A:一部の事業所を除き,パートタイマーにも労働基準法の適用がありますし,怪我をした場合のような労災保険の適用もあります。また,パートタイマーも,一定の要件の下で,雇用保険の被保険者になり得ますし,健康保険や厚生年金保険の被保険者になり得ます。労災保険の適用について言えば,労働者を1人でも使用する事業者は,5人未満を雇用する農林水産業等の例外を除いて,労災保険が適用されますので,労災保険給付を受けることができます。


Question

Q:私の知り合いで最近リストラによって解雇された人が2人いるのですが,A社を退職した人は退職金が支給されたのに,B社を退職した人には支給されませんでした。
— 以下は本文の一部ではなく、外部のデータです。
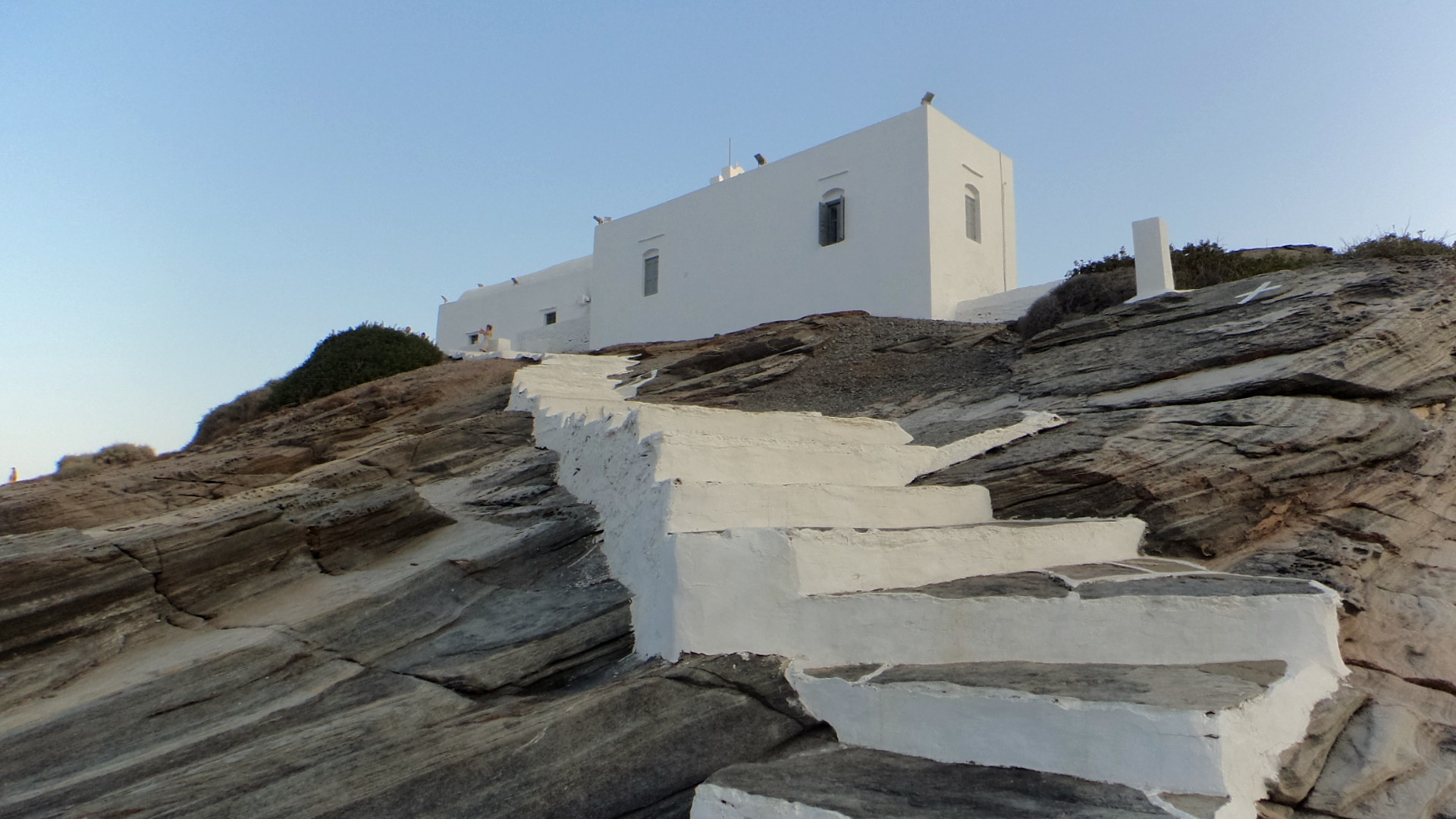 Monastère de Chrysopigi sur son promontoire rocheux - Sifnos, Cyclades - Grèce © Konalouisa / Wikimedia (CC BY-SA 4.0)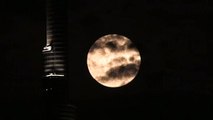 القمر الوردي العملاق يضيء السماء في دبي ولندن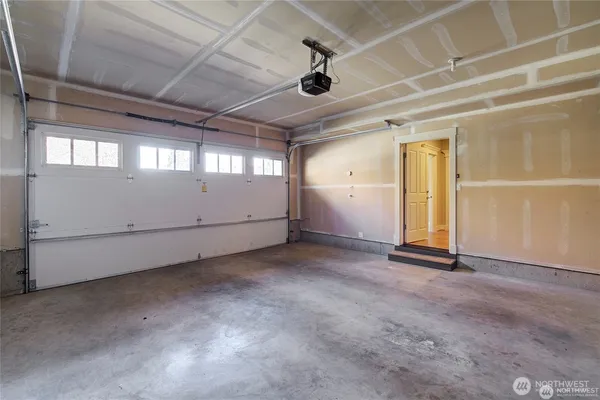 $4,495 | 2430 Northwest Stoney Creek Drive, Issaquah, WA 98027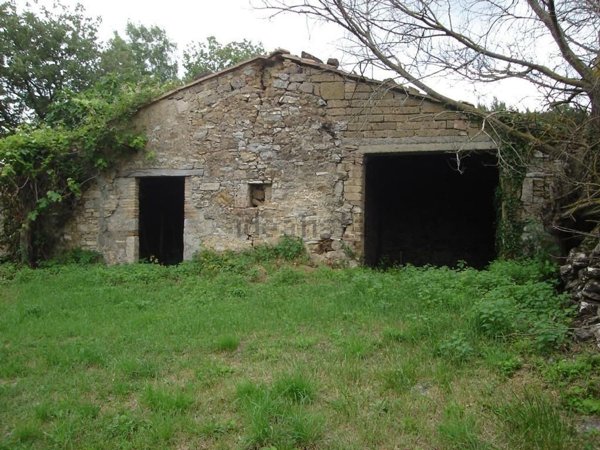 casa indipendente in vendita a Semproniano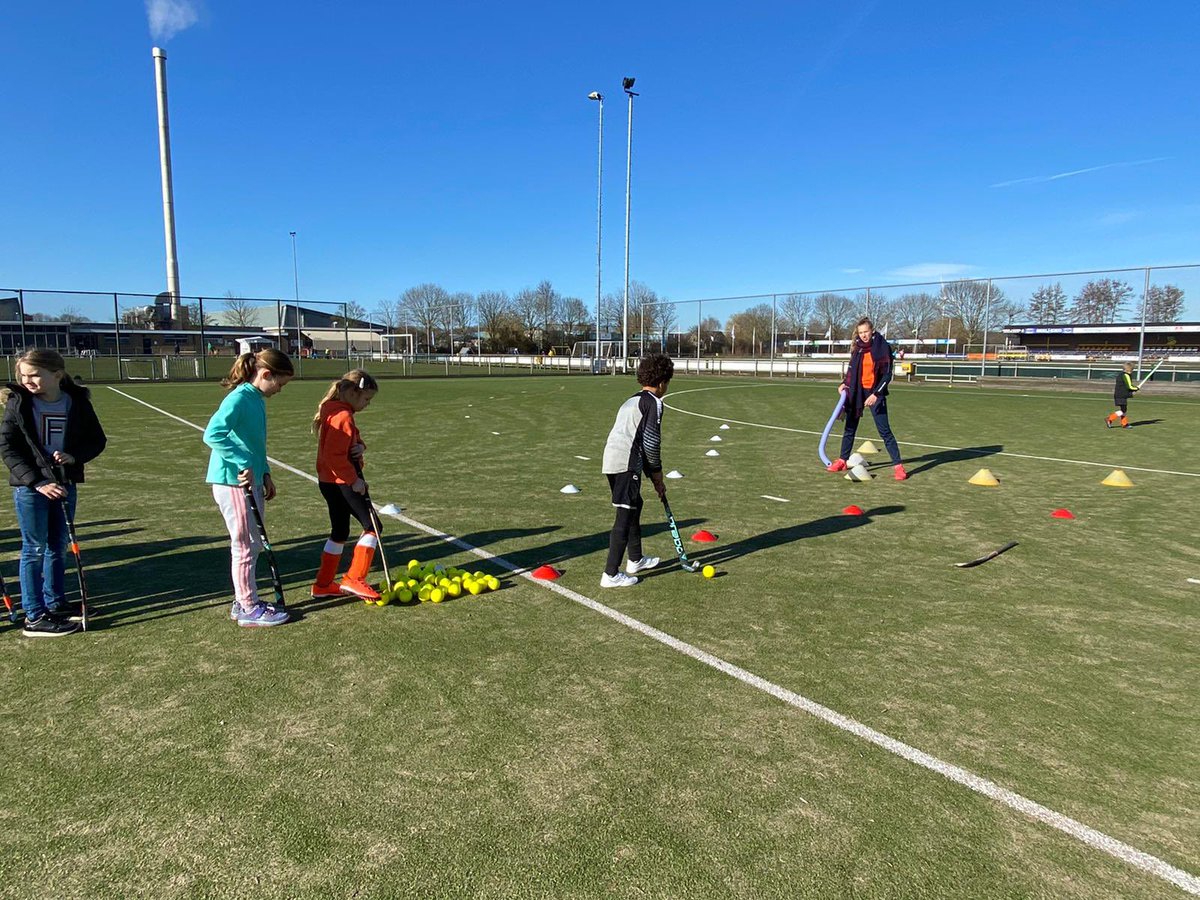 HCGO2012's tweet image. Wat een succesvolle en toffe ochtend. Wethouder Bruggeman van de @gem_go kwam een kijkje nemen bij het door HCGO georganiseerde @kicksn_sticks in Middelharnis. @KNHB_NL  #hockey #middelharnis #goereeoverflakkee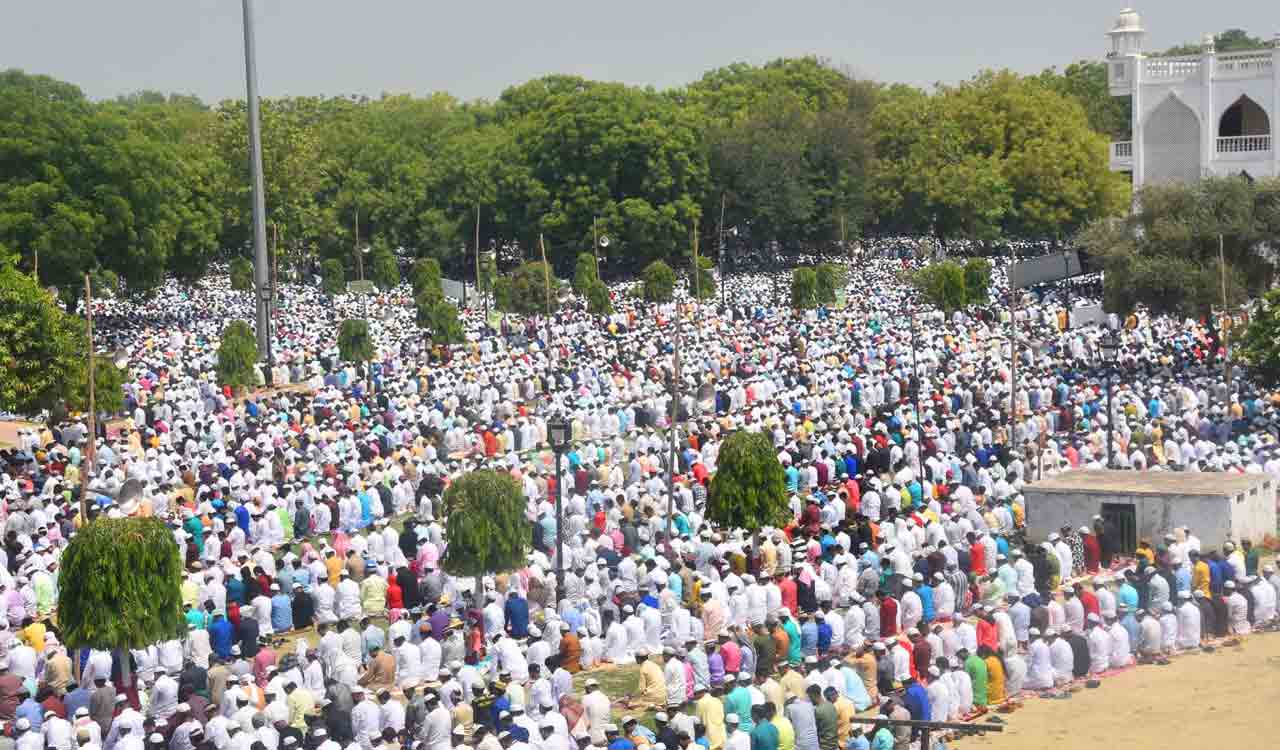 womenallowedtooffertarawihinlucknoweidgah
退職金はどのような場合に支給されるのですか。

Answer

A:退職金はどのような場合でも当然に支給されるのものではなく,次のような場合に支給されます。
1 就業規則・労働協約・労働契約などの規定によって退職金を支払うことやその支給基準が定められている場合
2 就業規則等に定めがないときでも退職金支給慣行・個別合意などが存在している場合です。
ですので,会社に,退職金支給について定めた就業規則などが存在するかどうか,あるいは,既に退職した従業員に対して会社から退職金が支払われた慣行などが存在するかどうかを調べておく必要があるでしょう。


Question

Q:このたび,自分の所属する会社から,来月いっぱいで人員整理のために整理解雇すると通告されました。人員整理という理由でこのように簡単に従業員を解雇することができるのでしょうか。

Answer

A:整理解雇を有効とするためには,次の4つの要件を満たす必要があります。この要件を欠く解雇については,解雇権の濫用としてその有効性を争うことができます。
1  人員削減の必要性
→ 人員削減の措置が会社経営上の十分な必要性に基づいていること,あるいはそれがやむを得ない措置と認められること。
2 解雇回避努力義務が尽くされたこと
→ 希望退職者の募集をしたり,役員に関する費用の削減,従業員賞与削減など,使用者 (会社)として,解雇を回避するための努力が尽くされていること。
3 被解雇者選定の合理性
→ 解雇対象者の選び方について,客観的で合理的な選定基準が定められ,具体的な人選も公正かつ合理的であること。